--- TEXT EXCERPT Enclosed Below ---
In September 1715 Saunders was sent by Admiral Sir George Byng to Havre and Paris to investigate ships suspected of carrying arms for the Pretender. In 1716 was appointed to the Superbe, and served with Byng in the Baltic in 1717. He was chosen by Byng to be captain of the fleet, in actions against Spain off Sicily and Naples, between 1718 and 1720. He was 1st captain of the flagship Barfleur at Byng's victory at the Battle of Cape Passaro on 31 July 1718. In October 1719, he was sent to negotiate a treaty with the Order of Malta, and in May 1720, he arranged the armistice with Spain. He was knighted for these services by King George I at Hanover on 8 October 1720, while on his way home.
--- End of Enclosed TEXT EXCERPT ---
Please resume the account of Saunders's naval service, carrying it on from its final sentence.
--- DATA EXTRACT Enclosed Below ---
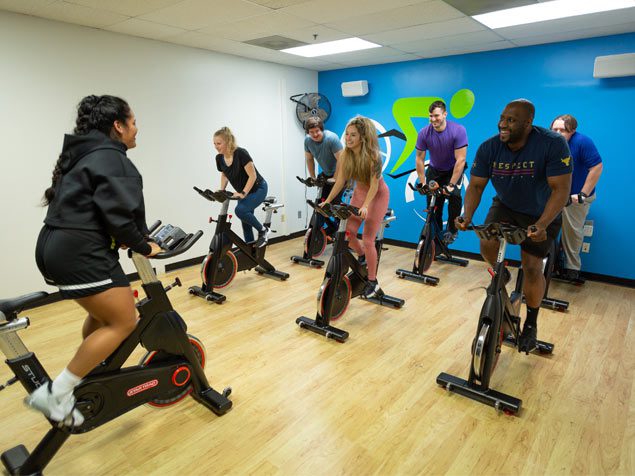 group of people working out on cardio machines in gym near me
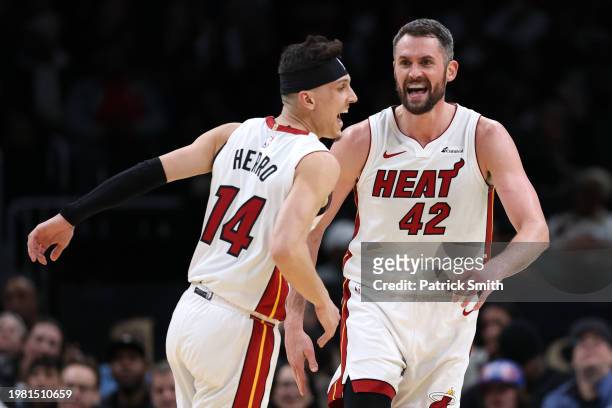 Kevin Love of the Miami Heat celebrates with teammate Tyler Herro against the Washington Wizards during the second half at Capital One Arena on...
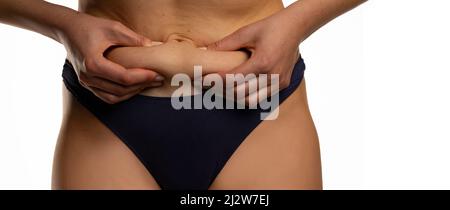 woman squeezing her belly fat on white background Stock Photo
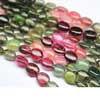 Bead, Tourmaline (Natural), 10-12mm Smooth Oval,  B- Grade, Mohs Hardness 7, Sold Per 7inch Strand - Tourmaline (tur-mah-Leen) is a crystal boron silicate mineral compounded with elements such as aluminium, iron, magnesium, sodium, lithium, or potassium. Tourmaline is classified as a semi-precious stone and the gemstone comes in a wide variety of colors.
--- End of Enclosed DATA EXTRACT ---
# OUTPUT FOR THIS TASK:
In 1721 Saunders was appointed Commissioner of victualling and in 1727 changed posts to Commissioner of the navy. He was returned as Member of Parliament for Queenborough on the Admiralty interest at a by-election on 20 February 1728. He consistently supported the Administration. In 1729 he became Comptroller of the navy treasurer's account and held this post until his death. He became a Rear Admiral in 1731. At the 1734 British general election he was returned again as MP for Queenborough.

Saunders died on 5 December 1734. He had one daughter Anna Maria who married William Egerton.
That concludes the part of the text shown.